* **Texto de leitura**
####

Seu nome não podia ser mais apropriado: Ella. Uma voz como essa, com todas as suas metamorfoses para cima e para baixo de quase três oitavas, escapa a qualquer definição. Toda palavra, afinal, é uma generalização, a média do significado. Mas uma voz -qualquer voz, e essa de modo mais marcante do que as outras- é o que existe de mais específico no mundo: seu sentido não pode ser traduzido, embora seja muito bem compreendido. É a voz dela. Não tem descrição, mas tem nome: Ella.
Não é um acidente, então, que Ella Fitzgerald (1917-96) seja nossa maior intérprete de canções de amor. O que há de repetitivo nessas músicas, nessas letras, torna-se específico como nunca, pela força da voz e a inteligência da paixão. Talvez não haja outro modo mais imediato de alimentar a presença do afeto fora do próprio afeto se não nessas palavras tão simples e nessas melodias tão simplesmente engenhosas, que a voz dela faz flutuar no ar. Só ar no ar, afinal: que mistério é a música.
"Somebody loves me / I wonder who..." (alguém me ama, eu me pergunto quem). Não soa como uma entrada certa na felicidade; mas os tons da voz e os tons de Gershwin deixam adivinhar o que está por vir. Para bom entendedor, meio compasso basta. "You Make Me Feel So Young": sentir tão jovem que uma nota aguda pode saltar escala abaixo com a beleza vibrante e tranquila de uma ginasta olímpica. E isso não é tudo: "You make me feel there are songs to be sung", canções para ser cantadas, com aquela entrega cega às circunstâncias, que é uma forma de clarividência.
Mas nem tudo neste CD, uma reedição da gravação clássica de 1959, ressoa com o mesmo contentamento, e isso mesmo levando em conta as cintilações das várias orquestras que acompanham Ella. "You Turned the Tables on Me" (você virou a mesa comigo) não caberia, à primeira vista, num disco tão seguro de suas exaltações. Mas assim como os terrores do amor não estão nunca completamente ausentes de uma alma que já se apaixonou antes, também as sombras de um passado vivido e de um futuro imprevisível cercam as canções, mesmo ali onde menos se espera. As inúmeras façanhas de "scat-singing", que Ella exibe como se tivesse virado um trompete humano, ou sobre-humano, não deixam de fazer escutar um lamento entre as notas que, por sua vez, deixa escutar o quanto não foi vivido e vencido para se chegar até aqui. O si bemol incrível, uma sirene vinda do outro lado de tudo, no final de "St. Louis Blues" tem o tom da coragem de aço dessa mulher que foi capaz de ser Ella.

####

* **Dados brutos**
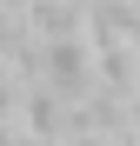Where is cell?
<instances>
[{"label": "cell", "mask_w": 140, "mask_h": 146, "mask_svg": "<svg viewBox=\"0 0 140 146\" xmlns=\"http://www.w3.org/2000/svg\"><path fill=\"white\" fill-rule=\"evenodd\" d=\"M40 80L54 86L67 106H80L87 93H93V46L87 40H54L47 60H40Z\"/></svg>", "instance_id": "6da1fadb"}, {"label": "cell", "mask_w": 140, "mask_h": 146, "mask_svg": "<svg viewBox=\"0 0 140 146\" xmlns=\"http://www.w3.org/2000/svg\"><path fill=\"white\" fill-rule=\"evenodd\" d=\"M133 7H140V0H133Z\"/></svg>", "instance_id": "3957f363"}, {"label": "cell", "mask_w": 140, "mask_h": 146, "mask_svg": "<svg viewBox=\"0 0 140 146\" xmlns=\"http://www.w3.org/2000/svg\"><path fill=\"white\" fill-rule=\"evenodd\" d=\"M127 133L140 139V93H133V100H127Z\"/></svg>", "instance_id": "7a4b0ae2"}]
</instances>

####

* **O que fazer**
Resuma em duas frases o texto sobre a voz de Ella Fitzgerald.

* **Resultado do exercício**
A voz de Ella Fitzgerald (1917-96), com metamorfoses de quase três oitavas, escapa a qualquer definição, e não é por acaso que ela é a maior intérprete de canções de amor, cujas letras repetitivas se tornam específicas pela força de sua voz. Nem tudo na reedição em CD da gravação clássica de 1959 soa com o mesmo contentamento, pois até no "scat-singing" se escuta um lamento, e o si bemol no final de "St. Louis Blues" tem o tom da coragem de aço dessa mulher.